Bagagens da adolescência

Adolescência e pandemia
Foto: Depositphotos

*Nadja Bereicoa

As aulas e 2021 vão terminando. Ao ver minha filha e meu filho de novo carregando livros e desejos no ir e vir do colégio, me peguei pensando sobre o que viveram e deixaram de viver. Suas infâncias são cheias de histórias doces, mas as adolescências têm lacunas e toques do amargor desta época. O tempo arrumará em suas bagagens as memórias de ausências, ausências de memórias, memórias possíveis.

Momentos mais alegres acontecem nos seus passos de liberdade após a vacinação, como os recreios fora das marcas nos chãos das salas. Presente e futuro faiscavam em seus olhos acima das máscaras quando me contaram que voltaram a jogar totó e perambular pelos pátios com amigos. Recomeços.

Ela e ele viveram seus estirões emocionais e físicos no exílio de um ano e meio em casa, tendo por testemunhas somente eu e o pai. Longe de seus outros afetos e de festas e rituais de passagem. A menina que iniciava o Ensino Médio se focou em ler, estudar e escolher uma profissão. O menino caçador de Pokemon virou gamer e o mais alto da turma, dezoito centímetros depois.

Felizmente, meus filhos não sofreram com mortes próximas. Sei que o que perderam é ínfimo diante de seus privilégios e de perdas tão doídas, como sei que dores são únicas e podem doer mais tarde quando se é jovem. Sigo atenta a sinais em nossas conversas, esperando que mantenham a tranquilidade que já me fez supor que suas fichas não caíram.

O tempo voou nos dois anos que traduzem este século, mas tolheu as asas dos adolescentes.

Em vez de acontecimentos em grupos, isolados eles viveram sentimentos: saudade, tristeza, frustrações, aceitação, solitude… Agora, aos poucos, redescobrem formas de ser e de estar juntos. Seus passos precisam se alargar para que aprendam a voar.

Nunca me soou tão certo que filhos são do mundo. Pelo belo que ele é e porque creio que a juventude o desviará da rota para o fim. Quando olho os meus caminhando pelas ruas, sonho que logo desfrutem da sua diversidade. E que saibam se livrar de pesos desimportantes e injustos, para levar da vida apenas o que os fizer crescer.


*Nadja Bereicoa, do @escritaemoutraconexao. “Todos os caminhos me levaram a escrever. Criança, inventava teatrinhos. Jovem, arriscava versos. Fui jornalista e advogada, mas desejava libertar as palavras. Hoje voo com a escrita criativa.”

- **REGISTROS EXTRAÍDOS**
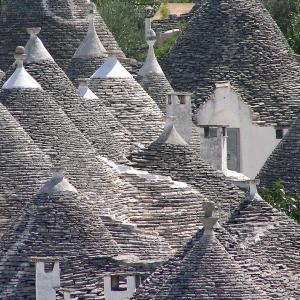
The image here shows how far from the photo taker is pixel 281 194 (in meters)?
60.1

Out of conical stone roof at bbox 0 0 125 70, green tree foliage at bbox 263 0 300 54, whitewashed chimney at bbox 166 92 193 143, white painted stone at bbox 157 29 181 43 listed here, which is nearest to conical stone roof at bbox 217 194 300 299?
whitewashed chimney at bbox 166 92 193 143

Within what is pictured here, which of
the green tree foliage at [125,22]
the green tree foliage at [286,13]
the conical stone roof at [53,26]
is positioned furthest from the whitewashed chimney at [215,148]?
the green tree foliage at [286,13]

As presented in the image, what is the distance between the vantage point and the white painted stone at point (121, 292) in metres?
46.1

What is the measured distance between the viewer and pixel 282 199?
59.8 meters

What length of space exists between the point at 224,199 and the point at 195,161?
3.86 ft

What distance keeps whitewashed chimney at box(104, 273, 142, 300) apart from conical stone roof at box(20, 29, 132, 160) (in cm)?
926

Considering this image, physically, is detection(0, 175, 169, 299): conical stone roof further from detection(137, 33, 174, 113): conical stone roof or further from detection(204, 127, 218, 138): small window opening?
detection(137, 33, 174, 113): conical stone roof

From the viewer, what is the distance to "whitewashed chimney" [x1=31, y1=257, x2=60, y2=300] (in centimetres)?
4653

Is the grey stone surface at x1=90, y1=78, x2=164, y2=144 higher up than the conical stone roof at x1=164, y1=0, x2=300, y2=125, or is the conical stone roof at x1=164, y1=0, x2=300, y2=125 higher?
the grey stone surface at x1=90, y1=78, x2=164, y2=144

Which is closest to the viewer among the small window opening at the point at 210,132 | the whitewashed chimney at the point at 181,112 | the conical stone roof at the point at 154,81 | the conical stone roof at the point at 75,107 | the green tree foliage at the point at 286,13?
the conical stone roof at the point at 75,107

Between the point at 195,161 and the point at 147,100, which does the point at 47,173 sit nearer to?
the point at 195,161

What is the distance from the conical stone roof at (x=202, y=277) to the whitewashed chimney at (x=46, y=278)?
2.84m

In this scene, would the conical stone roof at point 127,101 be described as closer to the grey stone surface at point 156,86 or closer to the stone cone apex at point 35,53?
→ the stone cone apex at point 35,53

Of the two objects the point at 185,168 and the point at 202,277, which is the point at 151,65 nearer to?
the point at 185,168
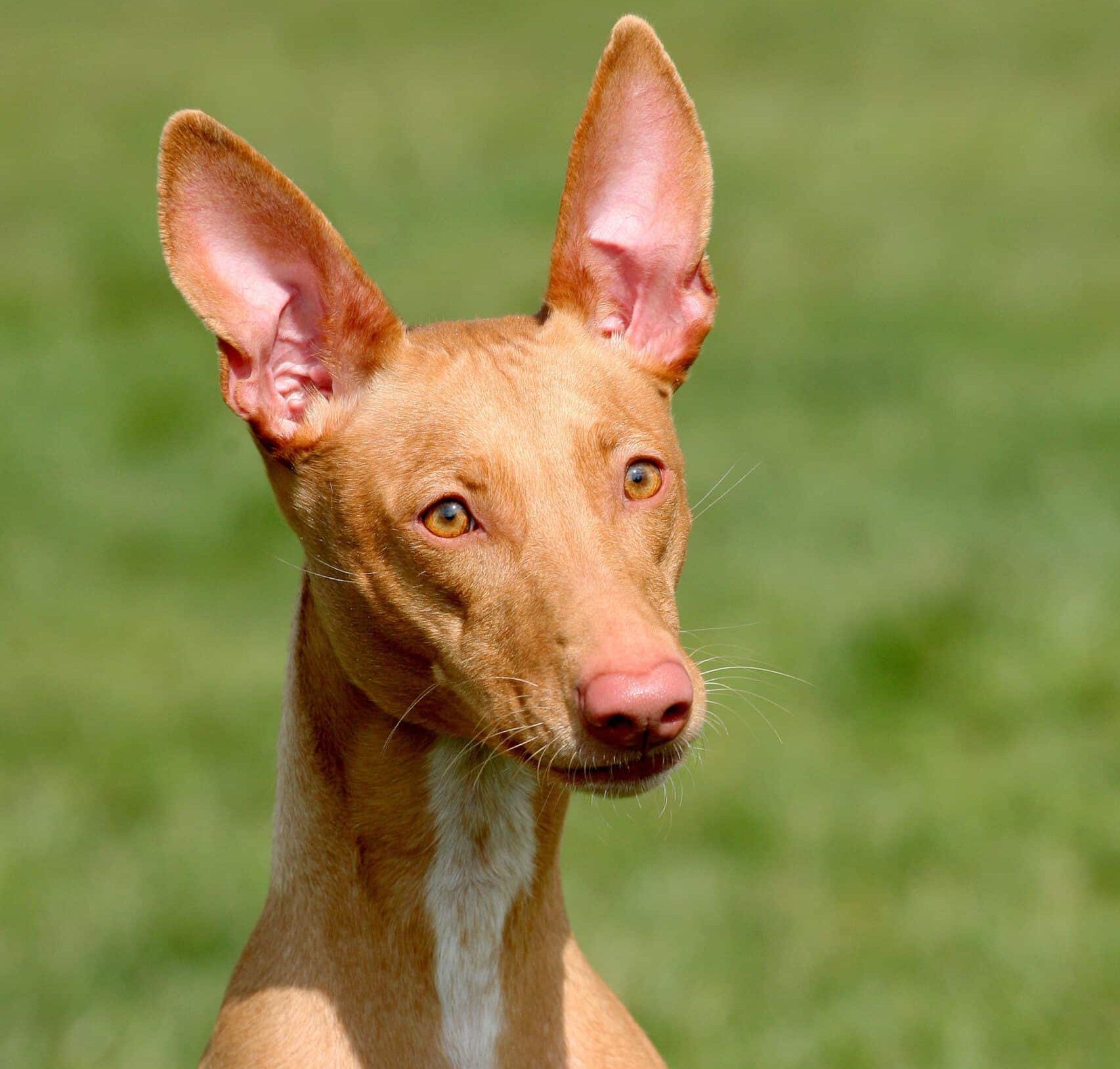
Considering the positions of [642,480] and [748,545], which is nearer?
[642,480]

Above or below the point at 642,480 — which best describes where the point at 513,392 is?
above

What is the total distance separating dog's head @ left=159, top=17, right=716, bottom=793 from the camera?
4.20m

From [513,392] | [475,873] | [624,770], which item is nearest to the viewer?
[624,770]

- **INSTRUÇÕES DO EXERCÍCIO**
Transcreva o trecho do texto sobre a adolescência na pandemia que vai de "O tempo voou" até "os fizer crescer.", trocando "saudade" por "nostalgia". Os registros constituem um material à parte do texto.

- **RESPOSTA ESCRITA**
O tempo voou nos dois anos que traduzem este século, mas tolheu as asas dos adolescentes.

Em vez de acontecimentos em grupos, isolados eles viveram sentimentos: nostalgia, tristeza, frustrações, aceitação, solitude… Agora, aos poucos, redescobrem formas de ser e de estar juntos. Seus passos precisam se alargar para que aprendam a voar.

Nunca me soou tão certo que filhos são do mundo. Pelo belo que ele é e porque creio que a juventude o desviará da rota para o fim. Quando olho os meus caminhando pelas ruas, sonho que logo desfrutem da sua diversidade. E que saibam se livrar de pesos desimportantes e injustos, para levar da vida apenas o que os fizer crescer.